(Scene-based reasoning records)
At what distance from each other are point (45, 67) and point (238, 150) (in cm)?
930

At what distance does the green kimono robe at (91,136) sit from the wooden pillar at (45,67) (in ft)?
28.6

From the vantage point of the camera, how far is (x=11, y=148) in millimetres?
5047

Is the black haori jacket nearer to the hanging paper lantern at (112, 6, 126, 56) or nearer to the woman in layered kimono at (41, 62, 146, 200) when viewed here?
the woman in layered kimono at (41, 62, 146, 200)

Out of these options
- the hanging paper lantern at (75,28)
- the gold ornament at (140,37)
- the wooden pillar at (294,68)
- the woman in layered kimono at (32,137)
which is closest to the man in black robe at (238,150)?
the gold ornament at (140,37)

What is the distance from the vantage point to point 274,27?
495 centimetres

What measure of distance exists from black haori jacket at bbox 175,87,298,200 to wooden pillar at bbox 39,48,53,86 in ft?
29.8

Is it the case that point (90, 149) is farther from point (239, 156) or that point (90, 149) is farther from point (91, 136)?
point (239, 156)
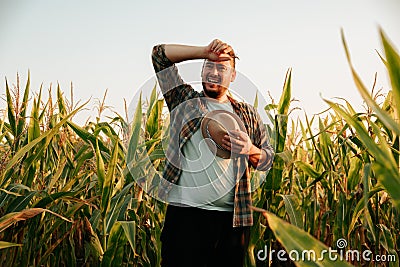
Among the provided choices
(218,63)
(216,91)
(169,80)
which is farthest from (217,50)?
(169,80)

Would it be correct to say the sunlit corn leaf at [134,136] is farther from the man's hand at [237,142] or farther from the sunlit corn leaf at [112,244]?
the man's hand at [237,142]

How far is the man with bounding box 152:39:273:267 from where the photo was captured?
1.42m

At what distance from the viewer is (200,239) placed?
1469 millimetres

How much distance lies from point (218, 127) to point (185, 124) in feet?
0.49

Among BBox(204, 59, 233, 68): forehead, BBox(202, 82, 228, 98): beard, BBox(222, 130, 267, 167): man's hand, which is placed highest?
BBox(204, 59, 233, 68): forehead

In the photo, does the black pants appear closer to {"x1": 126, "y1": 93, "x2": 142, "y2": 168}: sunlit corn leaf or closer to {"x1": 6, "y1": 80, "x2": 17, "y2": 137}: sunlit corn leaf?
{"x1": 126, "y1": 93, "x2": 142, "y2": 168}: sunlit corn leaf

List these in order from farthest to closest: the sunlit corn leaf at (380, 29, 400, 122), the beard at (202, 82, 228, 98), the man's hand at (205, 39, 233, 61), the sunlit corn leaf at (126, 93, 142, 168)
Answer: the sunlit corn leaf at (126, 93, 142, 168)
the beard at (202, 82, 228, 98)
the man's hand at (205, 39, 233, 61)
the sunlit corn leaf at (380, 29, 400, 122)

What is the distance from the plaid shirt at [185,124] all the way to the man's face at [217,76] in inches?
2.6

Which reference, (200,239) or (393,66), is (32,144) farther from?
(393,66)

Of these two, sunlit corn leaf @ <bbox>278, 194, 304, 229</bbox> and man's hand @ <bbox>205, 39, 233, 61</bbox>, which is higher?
man's hand @ <bbox>205, 39, 233, 61</bbox>

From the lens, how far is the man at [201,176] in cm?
142

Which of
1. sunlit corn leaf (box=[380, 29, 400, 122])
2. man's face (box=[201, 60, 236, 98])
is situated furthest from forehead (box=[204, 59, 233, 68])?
sunlit corn leaf (box=[380, 29, 400, 122])

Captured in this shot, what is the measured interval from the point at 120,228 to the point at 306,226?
31.3 inches

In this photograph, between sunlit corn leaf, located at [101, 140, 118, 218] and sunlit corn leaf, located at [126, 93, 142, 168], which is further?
sunlit corn leaf, located at [126, 93, 142, 168]
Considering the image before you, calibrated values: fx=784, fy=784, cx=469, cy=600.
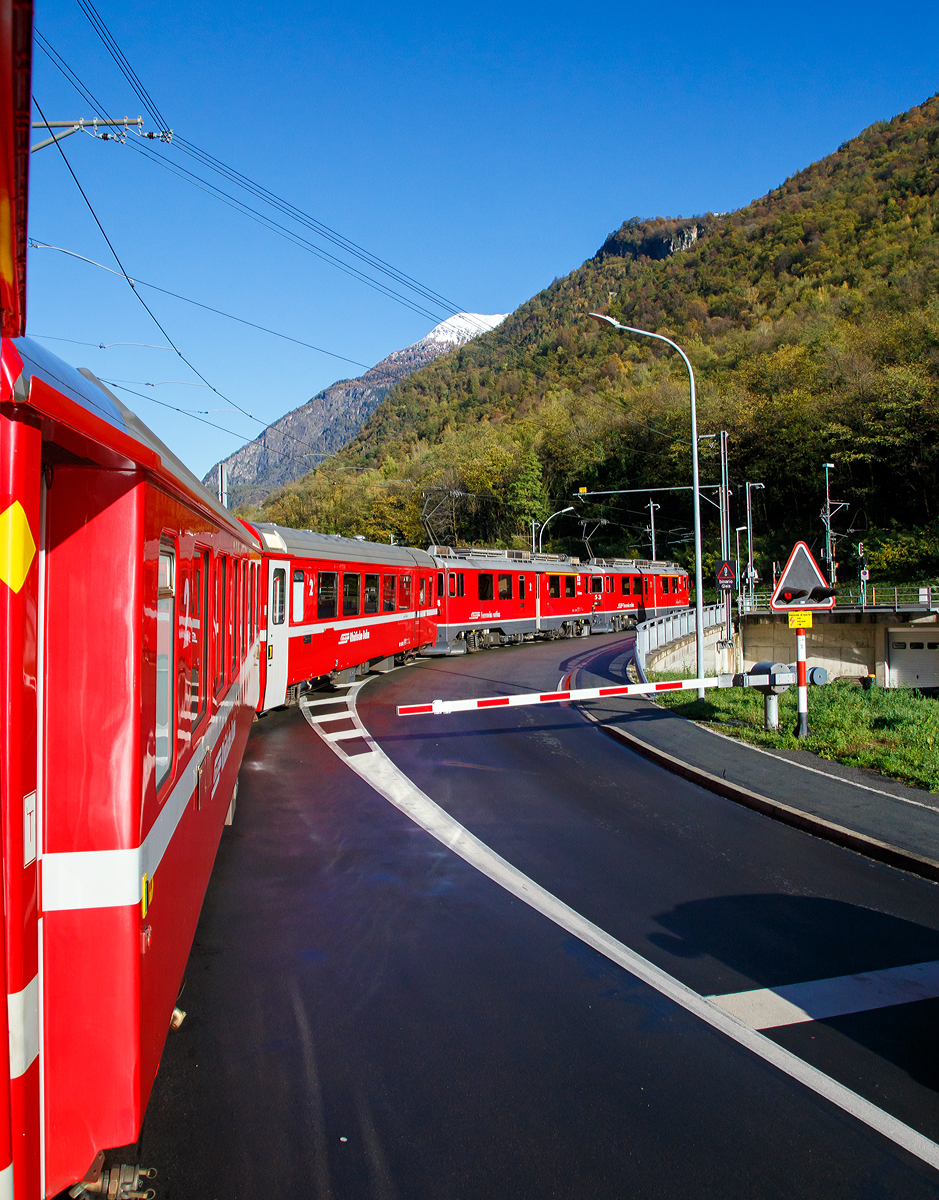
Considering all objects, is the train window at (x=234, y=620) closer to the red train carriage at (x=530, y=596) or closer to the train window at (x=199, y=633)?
the train window at (x=199, y=633)

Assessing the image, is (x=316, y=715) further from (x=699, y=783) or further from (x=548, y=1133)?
(x=548, y=1133)

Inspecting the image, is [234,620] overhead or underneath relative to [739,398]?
underneath

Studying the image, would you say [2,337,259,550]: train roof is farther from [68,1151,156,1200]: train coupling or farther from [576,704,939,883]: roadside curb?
[576,704,939,883]: roadside curb

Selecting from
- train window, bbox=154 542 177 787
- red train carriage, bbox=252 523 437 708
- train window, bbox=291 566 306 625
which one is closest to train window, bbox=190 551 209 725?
train window, bbox=154 542 177 787

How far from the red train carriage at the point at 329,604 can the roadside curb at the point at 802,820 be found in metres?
6.14

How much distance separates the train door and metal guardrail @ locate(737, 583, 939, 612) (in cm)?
3028

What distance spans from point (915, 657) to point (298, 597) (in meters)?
38.3

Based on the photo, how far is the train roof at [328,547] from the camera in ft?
43.5

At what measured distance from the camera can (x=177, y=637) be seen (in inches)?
136

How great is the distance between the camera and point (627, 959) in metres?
4.89

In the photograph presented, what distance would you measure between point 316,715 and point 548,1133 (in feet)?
36.4

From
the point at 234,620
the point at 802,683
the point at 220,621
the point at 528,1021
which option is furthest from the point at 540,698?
the point at 528,1021

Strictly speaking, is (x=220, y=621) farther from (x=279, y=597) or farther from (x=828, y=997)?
(x=279, y=597)

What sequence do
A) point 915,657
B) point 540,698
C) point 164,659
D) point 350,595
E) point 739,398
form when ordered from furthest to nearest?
point 739,398 < point 915,657 < point 350,595 < point 540,698 < point 164,659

[WHAT THIS TASK INVOLVES] Write out all of these lines again, swapping "wooden pillar" for "timber post" and leaving everything else the same. Omit the pictures from your answer.

[FINAL RESULT]
At what distance from each other are point (45, 67) and point (238, 150) (in cm)?
930

At what distance does the green kimono robe at (91,136) sit from the timber post at (45,67) (in ft)?
28.6

From the vantage point of the camera, how far is (x=11, y=148) in millimetres?
5047

Is the black haori jacket nearer to the hanging paper lantern at (112, 6, 126, 56) or nearer to the woman in layered kimono at (41, 62, 146, 200) when viewed here?
the woman in layered kimono at (41, 62, 146, 200)

Out of these options
- the hanging paper lantern at (75,28)
- the gold ornament at (140,37)
- the timber post at (294,68)
- the woman in layered kimono at (32,137)
which is closest to the man in black robe at (238,150)?
the gold ornament at (140,37)

What is the distance from the vantage point to point 274,27?
495 centimetres

What measure of distance exists from black haori jacket at bbox 175,87,298,200 to timber post at bbox 39,48,53,86 in ft?
29.8

Is it the case that point (90, 149) is farther from point (239, 156) or that point (90, 149) is farther from point (91, 136)?
point (239, 156)
Among the provided choices
(218,63)
(216,91)
(169,80)
which is farthest from (217,50)?
(169,80)

Would it be correct to say the sunlit corn leaf at [134,136] is farther from the man's hand at [237,142] or farther from the sunlit corn leaf at [112,244]?
the man's hand at [237,142]

How far is the man with bounding box 152:39:273:267 from where the photo was captured?
1.42m

At what distance from the viewer is (200,239) placed?
1469 millimetres

How much distance lies from point (218, 127) to point (185, 124) in feet?
0.49

Among BBox(204, 59, 233, 68): forehead, BBox(202, 82, 228, 98): beard, BBox(222, 130, 267, 167): man's hand, which is placed highest?
BBox(204, 59, 233, 68): forehead

In the photo, does the black pants appear closer to {"x1": 126, "y1": 93, "x2": 142, "y2": 168}: sunlit corn leaf or closer to {"x1": 6, "y1": 80, "x2": 17, "y2": 137}: sunlit corn leaf?
{"x1": 126, "y1": 93, "x2": 142, "y2": 168}: sunlit corn leaf

List these in order from farthest to closest: the sunlit corn leaf at (380, 29, 400, 122), the beard at (202, 82, 228, 98), the man's hand at (205, 39, 233, 61), the sunlit corn leaf at (126, 93, 142, 168)
Answer: the sunlit corn leaf at (126, 93, 142, 168)
the beard at (202, 82, 228, 98)
the man's hand at (205, 39, 233, 61)
the sunlit corn leaf at (380, 29, 400, 122)

What is the distance from the plaid shirt at [185,124] all the way to the man's face at [217,76] in inches?
2.6

Which reference, (200,239) or (393,66), is (32,144) farther from?
(393,66)

Of these two, sunlit corn leaf @ <bbox>278, 194, 304, 229</bbox> and man's hand @ <bbox>205, 39, 233, 61</bbox>, which is higher?
man's hand @ <bbox>205, 39, 233, 61</bbox>

From the lens, how far is the man at [201,176] in cm?
142

Which of
1. sunlit corn leaf (box=[380, 29, 400, 122])
2. man's face (box=[201, 60, 236, 98])
is situated furthest from forehead (box=[204, 59, 233, 68])?
sunlit corn leaf (box=[380, 29, 400, 122])

Captured in this shot, what is the measured interval from the point at 120,228 to the point at 306,226?
31.3 inches

In this photograph, between sunlit corn leaf, located at [101, 140, 118, 218] and sunlit corn leaf, located at [126, 93, 142, 168], which is further?
sunlit corn leaf, located at [126, 93, 142, 168]
Considering the image before you, calibrated values: fx=784, fy=784, cx=469, cy=600.
Considering all objects, is the train window at (x=234, y=620) closer to the red train carriage at (x=530, y=596) or closer to the train window at (x=199, y=633)?
the train window at (x=199, y=633)

Assessing the image, is (x=316, y=715) further from (x=699, y=783) or further from (x=548, y=1133)?
(x=548, y=1133)

Inspecting the image, is [234,620] overhead or underneath relative to [739,398]?
underneath

Studying the image, would you say [2,337,259,550]: train roof is farther from [68,1151,156,1200]: train coupling or farther from [576,704,939,883]: roadside curb?
[576,704,939,883]: roadside curb

Selecting from
- train window, bbox=154 542 177 787
- red train carriage, bbox=252 523 437 708
- train window, bbox=291 566 306 625
which one is closest to train window, bbox=190 551 209 725?
train window, bbox=154 542 177 787

How far from the red train carriage at the point at 329,604 can the roadside curb at the point at 802,820 be found in metres?
6.14

How much distance separates the train door and metal guardrail @ locate(737, 583, 939, 612) (in cm)?
3028

What distance spans from point (915, 657) to point (298, 597) (in meters)?
38.3

Based on the photo, how far is the train roof at [328,547] from the camera in ft?
43.5

At what measured distance from the camera can (x=177, y=637) be seen (in inches)?
136

How great is the distance between the camera and point (627, 959) in metres?
4.89

In the photograph presented, what distance would you measure between point 316,715 and point 548,1133 (in feet)?
36.4

From
the point at 234,620
the point at 802,683
the point at 220,621
the point at 528,1021
which option is furthest from the point at 540,698?
the point at 528,1021

Strictly speaking, is (x=220, y=621) farther from (x=279, y=597) or farther from (x=828, y=997)?
(x=279, y=597)

What sequence do
A) point 915,657
B) point 540,698
C) point 164,659
D) point 350,595
E) point 739,398
form when ordered from furthest to nearest?
point 739,398 < point 915,657 < point 350,595 < point 540,698 < point 164,659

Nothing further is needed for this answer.